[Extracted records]
______
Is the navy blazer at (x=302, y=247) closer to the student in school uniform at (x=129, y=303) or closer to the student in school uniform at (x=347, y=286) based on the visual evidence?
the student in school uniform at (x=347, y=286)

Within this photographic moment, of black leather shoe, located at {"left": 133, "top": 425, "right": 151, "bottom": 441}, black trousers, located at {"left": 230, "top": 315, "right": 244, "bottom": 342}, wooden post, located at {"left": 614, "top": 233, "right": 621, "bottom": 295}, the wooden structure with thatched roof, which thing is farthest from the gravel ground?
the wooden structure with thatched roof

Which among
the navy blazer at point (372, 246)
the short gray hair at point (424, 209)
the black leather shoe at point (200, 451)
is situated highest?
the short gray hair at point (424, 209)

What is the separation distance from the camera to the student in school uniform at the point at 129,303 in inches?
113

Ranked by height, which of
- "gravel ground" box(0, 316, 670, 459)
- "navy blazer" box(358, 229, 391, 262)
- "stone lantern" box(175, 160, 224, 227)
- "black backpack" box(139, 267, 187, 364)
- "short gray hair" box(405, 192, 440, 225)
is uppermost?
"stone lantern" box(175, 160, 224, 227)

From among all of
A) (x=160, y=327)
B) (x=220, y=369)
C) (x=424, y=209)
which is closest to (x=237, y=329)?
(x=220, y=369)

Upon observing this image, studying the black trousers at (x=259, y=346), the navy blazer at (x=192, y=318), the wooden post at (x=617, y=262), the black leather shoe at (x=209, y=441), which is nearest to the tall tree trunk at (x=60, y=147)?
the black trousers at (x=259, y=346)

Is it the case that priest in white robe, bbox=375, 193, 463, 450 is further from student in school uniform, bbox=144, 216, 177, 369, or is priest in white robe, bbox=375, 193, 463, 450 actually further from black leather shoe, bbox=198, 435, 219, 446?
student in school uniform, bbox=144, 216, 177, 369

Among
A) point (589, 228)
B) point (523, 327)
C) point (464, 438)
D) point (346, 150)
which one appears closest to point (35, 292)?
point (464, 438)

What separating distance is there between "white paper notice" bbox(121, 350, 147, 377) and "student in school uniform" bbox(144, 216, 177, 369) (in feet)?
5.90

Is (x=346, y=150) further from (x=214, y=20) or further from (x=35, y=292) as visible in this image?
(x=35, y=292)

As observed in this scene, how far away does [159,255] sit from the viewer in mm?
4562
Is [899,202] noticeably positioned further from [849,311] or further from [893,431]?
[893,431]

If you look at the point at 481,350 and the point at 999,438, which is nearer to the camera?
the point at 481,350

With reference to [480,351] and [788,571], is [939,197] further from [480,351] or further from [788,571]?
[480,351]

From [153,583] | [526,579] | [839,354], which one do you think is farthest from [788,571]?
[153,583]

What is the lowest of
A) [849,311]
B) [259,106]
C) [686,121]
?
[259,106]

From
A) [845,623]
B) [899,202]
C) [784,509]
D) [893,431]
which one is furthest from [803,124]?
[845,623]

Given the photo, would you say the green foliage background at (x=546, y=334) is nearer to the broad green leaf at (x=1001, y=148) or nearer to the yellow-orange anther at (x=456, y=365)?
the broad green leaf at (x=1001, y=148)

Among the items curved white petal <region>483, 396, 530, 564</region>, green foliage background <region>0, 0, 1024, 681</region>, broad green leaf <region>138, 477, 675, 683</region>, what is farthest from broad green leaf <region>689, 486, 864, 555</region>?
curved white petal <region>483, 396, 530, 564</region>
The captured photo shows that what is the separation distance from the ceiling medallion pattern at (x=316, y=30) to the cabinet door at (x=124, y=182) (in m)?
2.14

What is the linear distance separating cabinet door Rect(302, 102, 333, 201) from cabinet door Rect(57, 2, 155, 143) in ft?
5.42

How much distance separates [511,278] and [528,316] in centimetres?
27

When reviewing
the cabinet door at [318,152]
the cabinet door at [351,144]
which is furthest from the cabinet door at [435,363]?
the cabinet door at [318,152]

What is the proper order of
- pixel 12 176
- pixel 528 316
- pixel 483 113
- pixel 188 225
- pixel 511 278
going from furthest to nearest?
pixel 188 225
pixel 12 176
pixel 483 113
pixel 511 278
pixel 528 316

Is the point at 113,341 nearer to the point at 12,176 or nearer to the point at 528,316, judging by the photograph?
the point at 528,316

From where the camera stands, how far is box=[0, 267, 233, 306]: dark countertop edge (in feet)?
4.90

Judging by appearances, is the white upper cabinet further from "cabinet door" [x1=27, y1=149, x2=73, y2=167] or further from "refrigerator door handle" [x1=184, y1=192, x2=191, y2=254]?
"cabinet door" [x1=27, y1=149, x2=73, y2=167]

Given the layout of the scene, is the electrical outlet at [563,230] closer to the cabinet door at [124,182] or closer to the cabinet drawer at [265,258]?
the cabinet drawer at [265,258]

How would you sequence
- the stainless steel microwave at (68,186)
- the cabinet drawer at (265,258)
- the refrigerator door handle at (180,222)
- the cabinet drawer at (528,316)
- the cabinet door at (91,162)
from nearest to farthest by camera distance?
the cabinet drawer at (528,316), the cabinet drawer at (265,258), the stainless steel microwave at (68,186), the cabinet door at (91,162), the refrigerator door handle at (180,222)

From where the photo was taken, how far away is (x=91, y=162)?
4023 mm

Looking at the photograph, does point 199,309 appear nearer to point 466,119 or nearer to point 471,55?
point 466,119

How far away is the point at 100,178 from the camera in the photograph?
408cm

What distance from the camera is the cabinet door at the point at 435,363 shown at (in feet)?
______
Reproduce the records from the line containing "How would you sequence" through the end, swapping "camera" for "viewer" and leaving everything else unchanged.

How would you sequence
- the stainless steel microwave at (68,186)
- the cabinet drawer at (265,258)
- the refrigerator door handle at (180,222)
- the cabinet drawer at (528,316)
- the cabinet door at (91,162)
from nearest to farthest by viewer distance?
the cabinet drawer at (528,316), the cabinet drawer at (265,258), the stainless steel microwave at (68,186), the cabinet door at (91,162), the refrigerator door handle at (180,222)

From where the photo was taken, how far away is (x=91, y=162)?
4023 mm

Looking at the photograph, does point 199,309 appear nearer to point 466,119 or nearer to point 471,55?
point 466,119

How far away is the point at 100,178 from the viewer in the photograph?
408cm

What distance from the viewer is the cabinet door at the point at 435,363 shown at (in feet)?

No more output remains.